Tanzanian Prime Minister Kassim Majaliwa has ordered the arrest of two traders who tried to dodge taxes by using his name to clear 44 trucks at the Dar es Salaam port.
Mr Majaliwa directed the Inspector General of Police Simon Sirro to apprehend the owners of two firms - Nas Company and Wallmark.
During an impromptu visit to the port on Wednesday, the Prime Minister also castigated the Tanzania Ports Authority (TPA) staff for not adhering to laid down procedures on cargo clearance.
"You should not allow someone to come here and tell you that he has been directed by the President or Vice President or even me to clear his cargo. You should always stick to the laws and procedures," he told them.
According to the premier, the traders tried to con authorities to clear the trucks which had been imported from Turkey in 2015 and had been lying at the port.
"The owners of the trailers had only paid 30 per cent of the bill of lading and they tried to use my name to get exempted," he said.
He said registration of the trucks without due payment of revenues was not only a violation of Tanzania's law but could also tarnish trade relations with Turkey.
He added that clearance of the trucks could have seen the Turkish manufacturers, Serin, lose dues still owed to them.
Already, Mr Majaliwa said, the firm had written a complaint letter over the issue to Tanzania Embassy in Turkey.
The Prime Minister's visit to the Dar port came days after President John Magufuli ordered the auction of cargo lying unclaimed for more than the set 21 days.
The President had also made an impromptu visit to the port where he found more than 50 vehicles abandoned for two years and which had been allegedly imported by the government.
"There is a syndicate that imports vehicles for private use alongside those being imported by the government and leaves the tax burden to the government," he said.
Dr Magufuli gave a seven-day ultimatum to the taxman, Finance ministry, port authority and anti-corruption agency to unearth the "real owner" of the vehicles "even if he or she is some big shot."

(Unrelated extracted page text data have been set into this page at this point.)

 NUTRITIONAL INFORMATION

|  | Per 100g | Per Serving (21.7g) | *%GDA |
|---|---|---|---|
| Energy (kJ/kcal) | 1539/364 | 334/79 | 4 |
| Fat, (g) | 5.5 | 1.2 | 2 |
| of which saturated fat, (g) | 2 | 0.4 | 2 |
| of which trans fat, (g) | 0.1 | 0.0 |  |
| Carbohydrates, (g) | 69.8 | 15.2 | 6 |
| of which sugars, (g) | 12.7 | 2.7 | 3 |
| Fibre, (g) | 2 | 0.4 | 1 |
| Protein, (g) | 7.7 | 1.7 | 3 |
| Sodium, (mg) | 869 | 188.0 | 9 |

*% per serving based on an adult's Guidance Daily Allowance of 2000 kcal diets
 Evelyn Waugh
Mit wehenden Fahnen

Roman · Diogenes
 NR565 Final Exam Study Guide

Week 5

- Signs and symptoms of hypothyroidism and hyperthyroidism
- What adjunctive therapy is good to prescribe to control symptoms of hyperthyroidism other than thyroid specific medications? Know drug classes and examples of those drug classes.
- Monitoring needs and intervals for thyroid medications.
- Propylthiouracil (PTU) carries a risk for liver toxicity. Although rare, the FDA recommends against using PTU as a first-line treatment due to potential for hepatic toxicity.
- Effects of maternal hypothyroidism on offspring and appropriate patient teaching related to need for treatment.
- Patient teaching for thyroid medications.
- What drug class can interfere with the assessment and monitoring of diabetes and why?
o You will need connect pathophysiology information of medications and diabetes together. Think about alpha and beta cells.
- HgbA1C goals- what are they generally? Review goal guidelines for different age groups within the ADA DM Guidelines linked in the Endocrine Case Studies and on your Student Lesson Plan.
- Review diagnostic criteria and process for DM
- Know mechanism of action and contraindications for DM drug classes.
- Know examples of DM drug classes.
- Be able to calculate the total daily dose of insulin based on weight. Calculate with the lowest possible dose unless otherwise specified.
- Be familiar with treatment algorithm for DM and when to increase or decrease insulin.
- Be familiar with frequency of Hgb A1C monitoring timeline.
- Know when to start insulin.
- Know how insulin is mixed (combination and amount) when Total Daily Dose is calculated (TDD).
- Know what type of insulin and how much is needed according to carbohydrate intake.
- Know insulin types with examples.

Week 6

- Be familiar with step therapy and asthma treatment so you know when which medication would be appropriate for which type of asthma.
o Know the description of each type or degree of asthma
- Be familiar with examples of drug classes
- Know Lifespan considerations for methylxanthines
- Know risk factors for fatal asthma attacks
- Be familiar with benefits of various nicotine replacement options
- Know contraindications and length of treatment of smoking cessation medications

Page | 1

He added that he had credible information on who owned the vehicles and the purpose for which they had been imported. He said the directive to expose the owner was aimed at testing whether those tasked with the job could come up with the "right answer".
The head of State said some unscrupulous individuals have been dodging tax by manipulating the government's procurement and importation systems.
"The whole car importation system is a problem. That is why specifications for the imported cars have not been given."